**Prompt**
Reproduce every one of the rows below word for word, keeping each coordinate, number, and punctuation mark unchanged.

====

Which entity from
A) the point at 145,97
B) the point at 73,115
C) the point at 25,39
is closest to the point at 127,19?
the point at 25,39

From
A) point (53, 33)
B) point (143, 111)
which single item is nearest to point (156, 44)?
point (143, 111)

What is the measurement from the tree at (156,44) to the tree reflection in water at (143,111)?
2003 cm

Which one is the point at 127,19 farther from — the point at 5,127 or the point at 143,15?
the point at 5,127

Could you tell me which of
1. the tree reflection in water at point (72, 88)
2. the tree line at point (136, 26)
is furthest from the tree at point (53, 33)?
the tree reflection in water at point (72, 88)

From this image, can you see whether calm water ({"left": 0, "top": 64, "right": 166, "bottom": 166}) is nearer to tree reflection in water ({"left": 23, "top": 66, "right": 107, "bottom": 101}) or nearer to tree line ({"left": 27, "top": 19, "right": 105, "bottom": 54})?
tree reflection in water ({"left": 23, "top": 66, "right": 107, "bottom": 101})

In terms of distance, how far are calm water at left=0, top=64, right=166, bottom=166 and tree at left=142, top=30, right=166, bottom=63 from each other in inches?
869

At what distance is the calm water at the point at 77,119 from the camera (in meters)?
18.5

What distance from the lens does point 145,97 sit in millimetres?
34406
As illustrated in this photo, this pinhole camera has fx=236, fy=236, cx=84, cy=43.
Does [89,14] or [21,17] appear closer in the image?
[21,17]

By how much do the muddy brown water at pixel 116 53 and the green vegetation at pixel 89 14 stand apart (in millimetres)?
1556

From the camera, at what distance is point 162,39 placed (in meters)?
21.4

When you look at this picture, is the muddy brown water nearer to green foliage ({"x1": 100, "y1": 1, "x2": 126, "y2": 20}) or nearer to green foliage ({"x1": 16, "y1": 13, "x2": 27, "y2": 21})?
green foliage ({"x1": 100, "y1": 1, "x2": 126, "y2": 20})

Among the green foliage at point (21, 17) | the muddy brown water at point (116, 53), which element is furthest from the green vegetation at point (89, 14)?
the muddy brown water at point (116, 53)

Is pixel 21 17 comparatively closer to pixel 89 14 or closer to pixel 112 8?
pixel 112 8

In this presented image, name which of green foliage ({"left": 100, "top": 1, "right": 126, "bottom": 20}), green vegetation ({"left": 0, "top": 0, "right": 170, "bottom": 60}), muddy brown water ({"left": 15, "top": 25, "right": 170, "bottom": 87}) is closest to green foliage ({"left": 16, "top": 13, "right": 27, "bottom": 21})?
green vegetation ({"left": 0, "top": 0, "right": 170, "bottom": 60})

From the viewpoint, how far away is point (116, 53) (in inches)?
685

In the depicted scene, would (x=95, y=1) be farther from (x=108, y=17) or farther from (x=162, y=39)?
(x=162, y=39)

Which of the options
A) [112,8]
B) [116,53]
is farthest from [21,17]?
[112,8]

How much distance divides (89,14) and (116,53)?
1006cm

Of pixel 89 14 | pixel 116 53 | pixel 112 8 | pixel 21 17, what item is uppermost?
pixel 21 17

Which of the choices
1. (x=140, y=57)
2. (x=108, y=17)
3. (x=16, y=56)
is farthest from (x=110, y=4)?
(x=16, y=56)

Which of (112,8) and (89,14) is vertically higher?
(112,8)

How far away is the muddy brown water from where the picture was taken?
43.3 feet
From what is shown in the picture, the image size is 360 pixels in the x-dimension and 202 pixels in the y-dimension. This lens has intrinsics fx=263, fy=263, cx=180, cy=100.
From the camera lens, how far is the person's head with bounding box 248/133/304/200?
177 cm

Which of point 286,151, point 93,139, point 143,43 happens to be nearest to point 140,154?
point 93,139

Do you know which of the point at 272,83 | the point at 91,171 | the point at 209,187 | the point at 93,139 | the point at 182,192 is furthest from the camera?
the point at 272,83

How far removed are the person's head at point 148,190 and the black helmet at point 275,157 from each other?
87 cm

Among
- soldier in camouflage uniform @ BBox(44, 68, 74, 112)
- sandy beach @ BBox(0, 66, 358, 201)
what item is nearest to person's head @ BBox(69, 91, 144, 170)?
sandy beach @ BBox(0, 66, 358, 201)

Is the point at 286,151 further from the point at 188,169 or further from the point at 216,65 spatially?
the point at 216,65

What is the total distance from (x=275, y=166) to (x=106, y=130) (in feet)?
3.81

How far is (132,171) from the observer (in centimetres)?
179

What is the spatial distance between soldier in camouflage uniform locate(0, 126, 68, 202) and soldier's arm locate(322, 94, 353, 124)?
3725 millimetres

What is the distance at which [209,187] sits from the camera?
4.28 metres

====

**Correct response**
Which entity from
A) the point at 145,97
B) the point at 73,115
C) the point at 25,39
is closest to the point at 127,19?
the point at 25,39

From
A) point (53, 33)
B) point (143, 111)
which single item is nearest to point (156, 44)?
point (143, 111)

What is the measurement from the tree at (156,44) to the tree reflection in water at (143,111)?
2003 cm

Which one is the point at 127,19 farther from — the point at 5,127 or the point at 143,15?
the point at 5,127

Could you tell me which of
1. the tree reflection in water at point (72, 88)
2. the tree line at point (136, 26)
is furthest from the tree at point (53, 33)?
the tree reflection in water at point (72, 88)

From this image, can you see whether calm water ({"left": 0, "top": 64, "right": 166, "bottom": 166}) is nearer to tree reflection in water ({"left": 23, "top": 66, "right": 107, "bottom": 101}) or nearer to tree line ({"left": 27, "top": 19, "right": 105, "bottom": 54})?
tree reflection in water ({"left": 23, "top": 66, "right": 107, "bottom": 101})

In terms of distance, how far are calm water at left=0, top=64, right=166, bottom=166 and tree at left=142, top=30, right=166, bottom=63 from each other in inches?
869

At what distance is the calm water at the point at 77,119 from the camera (in meters)?
18.5

What distance from the lens does point 145,97 sit in millimetres?
34406
As illustrated in this photo, this pinhole camera has fx=236, fy=236, cx=84, cy=43.
Does [89,14] or [21,17] appear closer in the image?
[21,17]

By how much do the muddy brown water at pixel 116 53 and the green vegetation at pixel 89 14 stand apart (in millimetres)?
1556

From the camera, at what distance is point 162,39 placed (in meters)?
21.4

When you look at this picture, is the muddy brown water nearer to green foliage ({"x1": 100, "y1": 1, "x2": 126, "y2": 20}) or nearer to green foliage ({"x1": 16, "y1": 13, "x2": 27, "y2": 21})?
green foliage ({"x1": 100, "y1": 1, "x2": 126, "y2": 20})

Among the green foliage at point (21, 17) | the muddy brown water at point (116, 53), which element is furthest from the green vegetation at point (89, 14)?
the muddy brown water at point (116, 53)

Is pixel 21 17 comparatively closer to pixel 89 14 or closer to pixel 112 8?
pixel 112 8

In this presented image, name which of green foliage ({"left": 100, "top": 1, "right": 126, "bottom": 20}), green vegetation ({"left": 0, "top": 0, "right": 170, "bottom": 60}), muddy brown water ({"left": 15, "top": 25, "right": 170, "bottom": 87}) is closest to green foliage ({"left": 16, "top": 13, "right": 27, "bottom": 21})?
green vegetation ({"left": 0, "top": 0, "right": 170, "bottom": 60})

From the viewpoint, how far away is point (116, 53) (in inches)?
685

In the depicted scene, would (x=95, y=1) be farther from (x=108, y=17) or farther from (x=162, y=39)?
(x=162, y=39)

Which of the options
A) [112,8]
B) [116,53]
is farthest from [21,17]?
[112,8]

How much distance divides (89,14) and (116,53)?
1006cm

Of pixel 89 14 | pixel 116 53 | pixel 112 8 | pixel 21 17, what item is uppermost?
pixel 21 17

Which of the choices
1. (x=140, y=57)
2. (x=108, y=17)
3. (x=16, y=56)
is farthest from (x=110, y=4)?
(x=16, y=56)

Which of (112,8) and (89,14) is vertically higher?
(112,8)

How far away is the muddy brown water from where the picture was taken?
43.3 feet
From what is shown in the picture, the image size is 360 pixels in the x-dimension and 202 pixels in the y-dimension. This lens has intrinsics fx=263, fy=263, cx=180, cy=100.
From the camera lens, how far is the person's head with bounding box 248/133/304/200?
177 cm

Which of point 286,151, point 93,139, point 143,43 happens to be nearest to point 140,154?
point 93,139

Do you know which of the point at 272,83 | the point at 91,171 | the point at 209,187 | the point at 93,139 | the point at 182,192 is furthest from the camera?
the point at 272,83

How far removed are the person's head at point 148,190 and the black helmet at point 275,157 from each other?
87 cm

Among
- soldier in camouflage uniform @ BBox(44, 68, 74, 112)
- sandy beach @ BBox(0, 66, 358, 201)
what item is nearest to person's head @ BBox(69, 91, 144, 170)?
sandy beach @ BBox(0, 66, 358, 201)

Is the point at 286,151 further from the point at 188,169 or further from the point at 216,65 spatially?
the point at 216,65

What is the total distance from (x=275, y=166) to (x=106, y=130) (in feet)?
3.81

How far is (132,171) from the observer (in centimetres)?
179

What is the spatial distance between soldier in camouflage uniform locate(0, 126, 68, 202) and soldier's arm locate(322, 94, 353, 124)?
3725 millimetres

What is the distance at which [209,187] sits from the camera?
4.28 metres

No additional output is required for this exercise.